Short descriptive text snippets
——————————

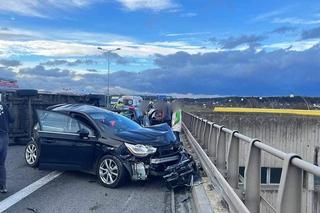 Kraksa na krakowskim odcinku A4. Jedna osoba nie żyje! Gigantyczne utrudnienia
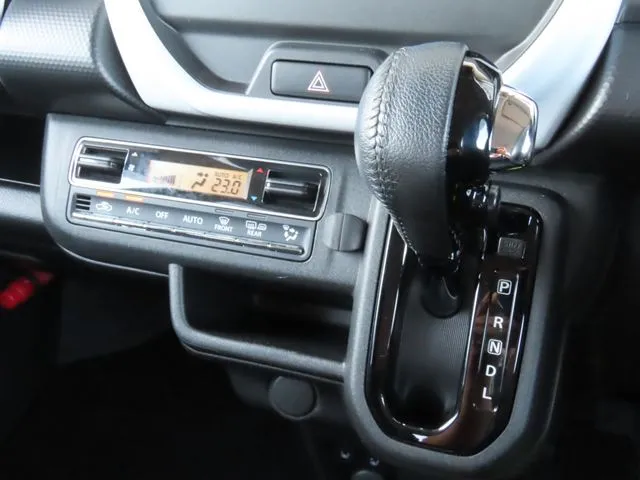 スズキ　ハスラー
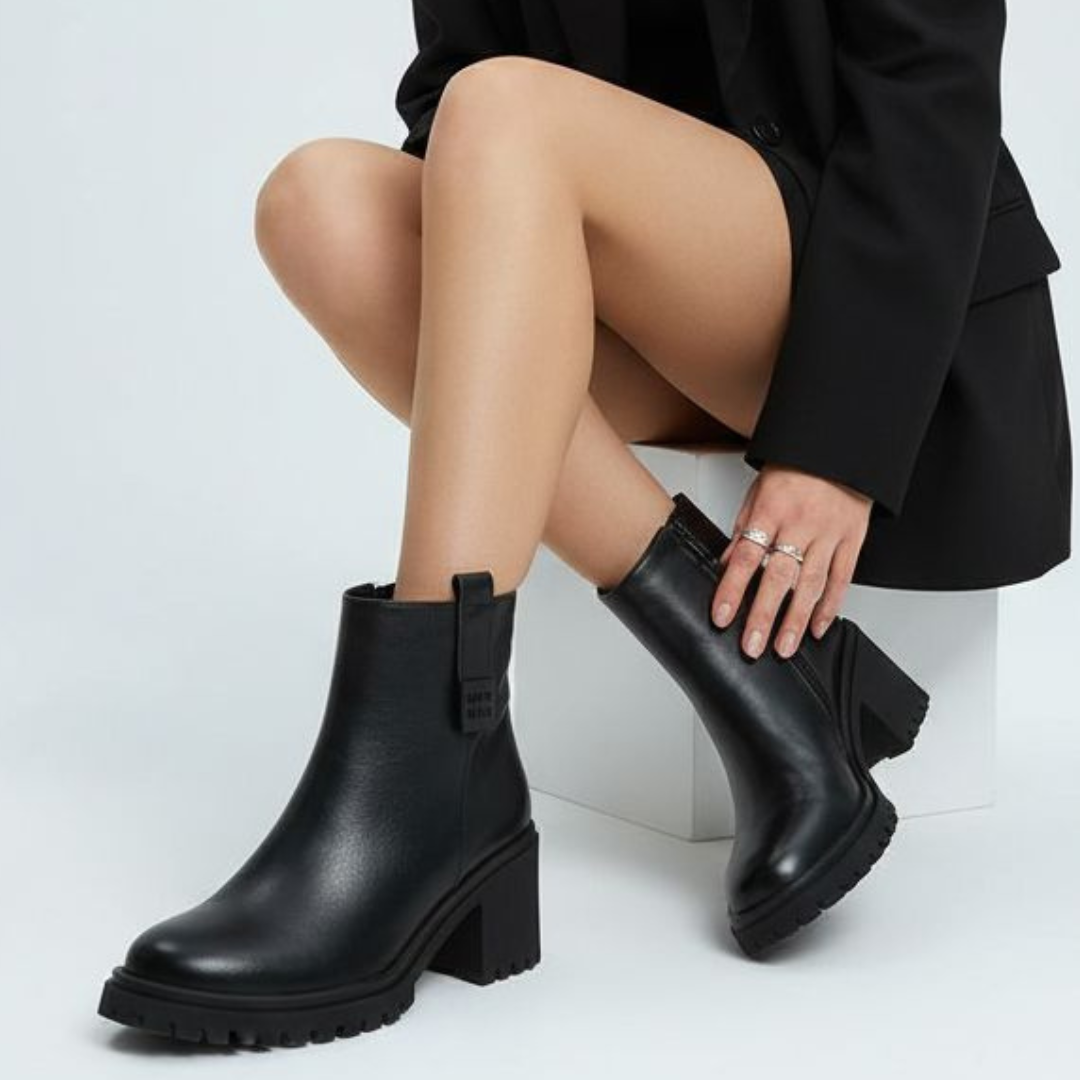 Botki damskie Cambell, eleganckie ze skóry na klocku i ocieplane zapinane na zamek, czarne, 25-29312BK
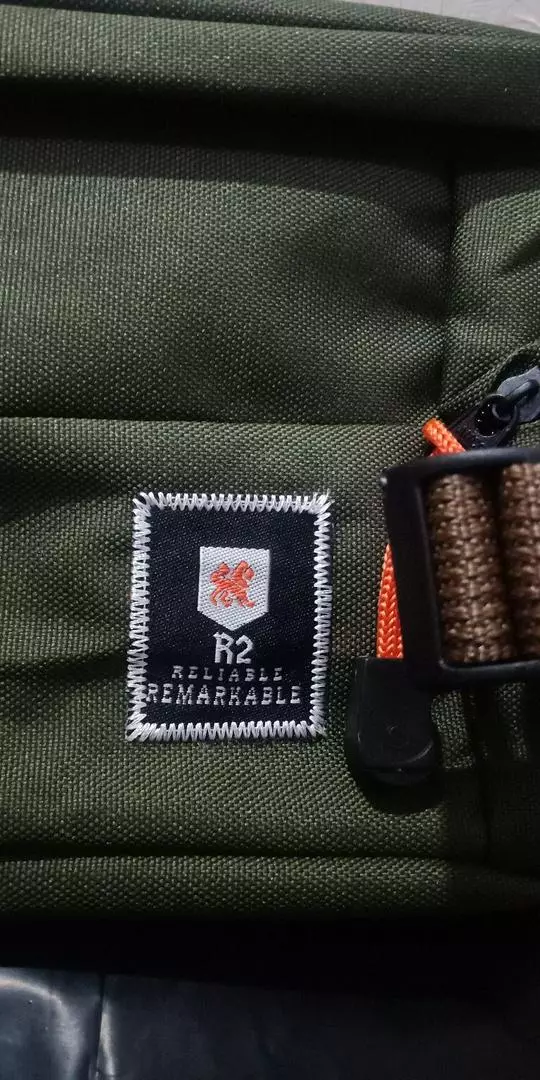 Tas Pinggang Pria R2 006 Unisex 4 Kompartemen - Foto ulasan pembeli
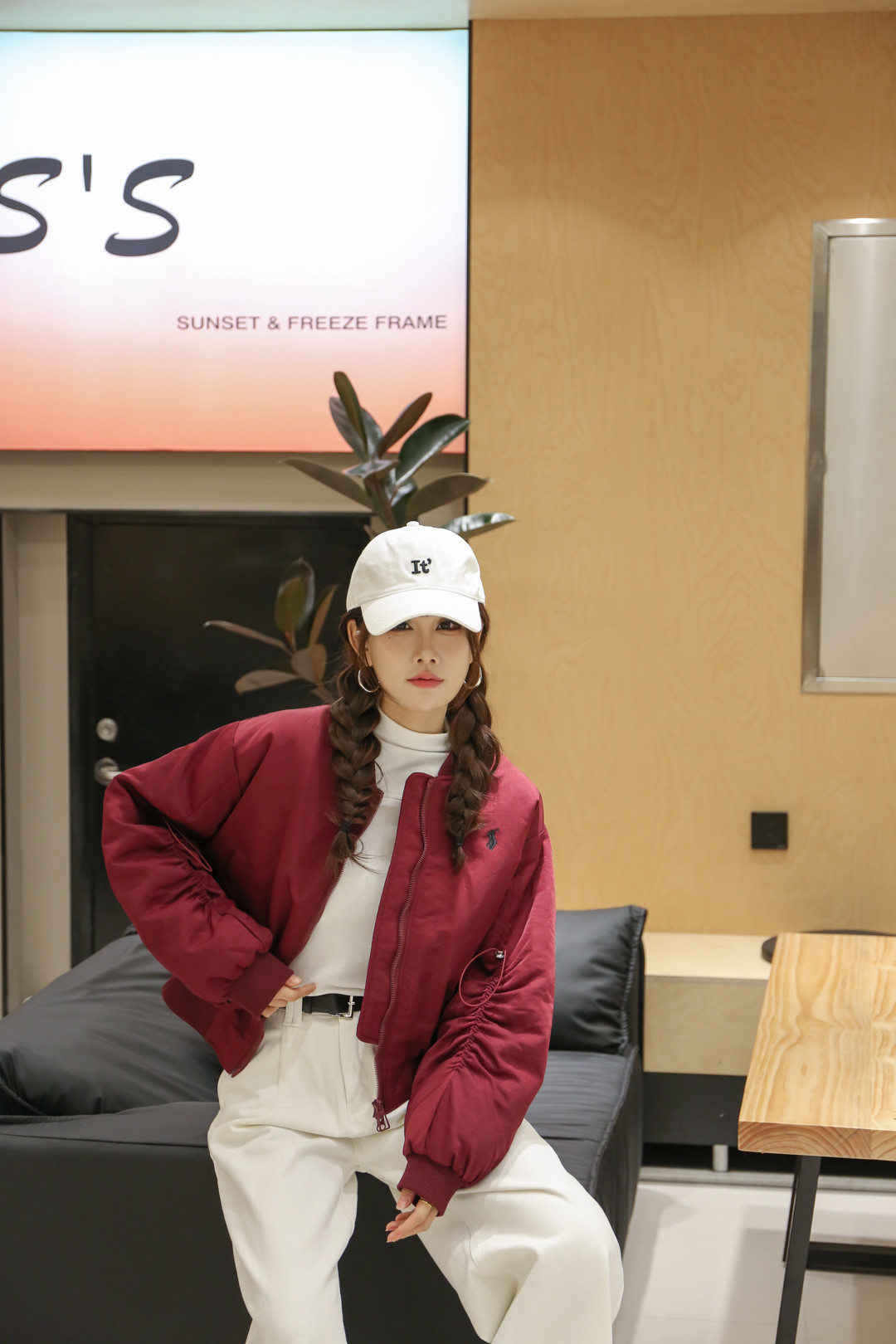 辽宁省锦州市太和区万达广场千城女装店.jpg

——————————

EXERCISE GOAL: Transcribe each record above exactly, leaving every picture out of the copy.

SOLUTION FOR THIS EXERCISE:
 Kraksa na krakowskim odcinku A4. Jedna osoba nie żyje! Gigantyczne utrudnienia
 スズキ　ハスラー
 Botki damskie Cambell, eleganckie ze skóry na klocku i ocieplane zapinane na zamek, czarne, 25-29312BK
 Tas Pinggang Pria R2 006 Unisex 4 Kompartemen - Foto ulasan pembeli
 辽宁省锦州市太和区万达广场千城女装店.jpg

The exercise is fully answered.